When Life is Sweet, an unexpected comedy about a middle-class family of misfits, won the National Society of Film Critics Best Film Award on January 6, 1992, it was a triumph not only for director Mike Leigh but also for an upstart American distributor named October Films. Leigh's film was the first release from the new company formed by Jeff Lipsky and Bingham Ray, and it was a hit – or, at $1.5 million box office, at least enough of one to establish October and enable it to go on to release films like Breaking the Waves, High Art, and The Apostle. And for Leigh, whose previous film, High Hopes, was distributed by Lipsky at Skouras Pictures and was a more modest success, the Life is Sweet accolades allowed him to develop an American audience that has come back again and again for films like the Oscar-nominated Secrets and Lies (also distributed by October) and Topsy Turvy. And what of October? The company, whose story is recounted in Peter Biskind's Down and Dirty Pictures: Miramax, Sundance and the Rise of Independent Film, was sold and renamed USA Films, which, in turn, was combined with the New York production and sales company Good Machine in 2002 to become Focus Features.

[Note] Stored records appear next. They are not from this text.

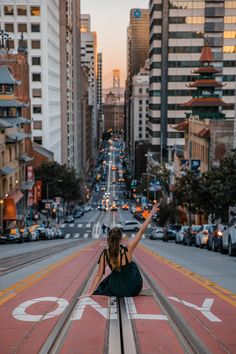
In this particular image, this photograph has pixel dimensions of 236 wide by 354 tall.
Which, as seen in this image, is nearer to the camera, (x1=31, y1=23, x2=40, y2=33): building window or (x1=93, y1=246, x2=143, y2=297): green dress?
(x1=93, y1=246, x2=143, y2=297): green dress

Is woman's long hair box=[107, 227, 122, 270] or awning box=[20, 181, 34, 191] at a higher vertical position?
awning box=[20, 181, 34, 191]

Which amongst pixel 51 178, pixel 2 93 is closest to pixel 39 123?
pixel 51 178

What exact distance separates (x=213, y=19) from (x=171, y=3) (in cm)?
1036

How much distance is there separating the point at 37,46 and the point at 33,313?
288ft

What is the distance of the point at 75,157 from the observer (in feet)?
447

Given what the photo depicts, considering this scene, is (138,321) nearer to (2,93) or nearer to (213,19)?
(2,93)

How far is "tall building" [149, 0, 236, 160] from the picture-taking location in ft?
388

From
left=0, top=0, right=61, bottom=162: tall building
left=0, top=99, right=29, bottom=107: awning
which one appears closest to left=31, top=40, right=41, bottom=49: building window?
left=0, top=0, right=61, bottom=162: tall building

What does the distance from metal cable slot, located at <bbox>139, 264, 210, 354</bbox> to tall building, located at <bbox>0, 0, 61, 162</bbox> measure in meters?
84.3

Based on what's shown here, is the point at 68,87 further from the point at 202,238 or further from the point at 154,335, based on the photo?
the point at 154,335

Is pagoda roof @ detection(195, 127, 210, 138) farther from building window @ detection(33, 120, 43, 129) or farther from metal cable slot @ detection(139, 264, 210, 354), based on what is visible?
metal cable slot @ detection(139, 264, 210, 354)

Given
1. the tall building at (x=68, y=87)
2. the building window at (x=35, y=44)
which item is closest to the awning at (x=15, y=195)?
the building window at (x=35, y=44)

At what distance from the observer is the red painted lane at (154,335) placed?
239 inches

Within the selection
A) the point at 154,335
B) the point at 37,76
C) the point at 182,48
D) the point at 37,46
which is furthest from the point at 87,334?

This week in 1995, there was no dispute over the fact that Linda Fiorentino had given one of the performances of the previous year in John Dahl's brilliant neo-noir The Last Seduction, however a judge nevertheless ruled that Fiorentino would be ineligible for an Academy Award. Fiorentino had taken the Best Actress from the New York and London critics as well as at the Independent Spirit Awards, but would be denied an Oscar chance on the basis that The Last Seduction had aired on HBO prior to its cinematic release and thus broke Academy rules for a theatrical film. A legal ruling at Los Angeles' Superior Court on January 10 failed to overturn a previous ineligibility verdict; a few months later, Fiorentino could only watch Jessica Lange win Best Actress for the little-seen Blue Sky and wonder what might have been. The case was sufficiently high-profile to act as a wake-up call for producers of Oscar-caliber films which had early TV premieres: last year, for example, Brian De Palma's Iraq drama, Redacted, had an under-the-radar theatrical run in Norwalk, CT before "premiering" on the HDNet cable channel.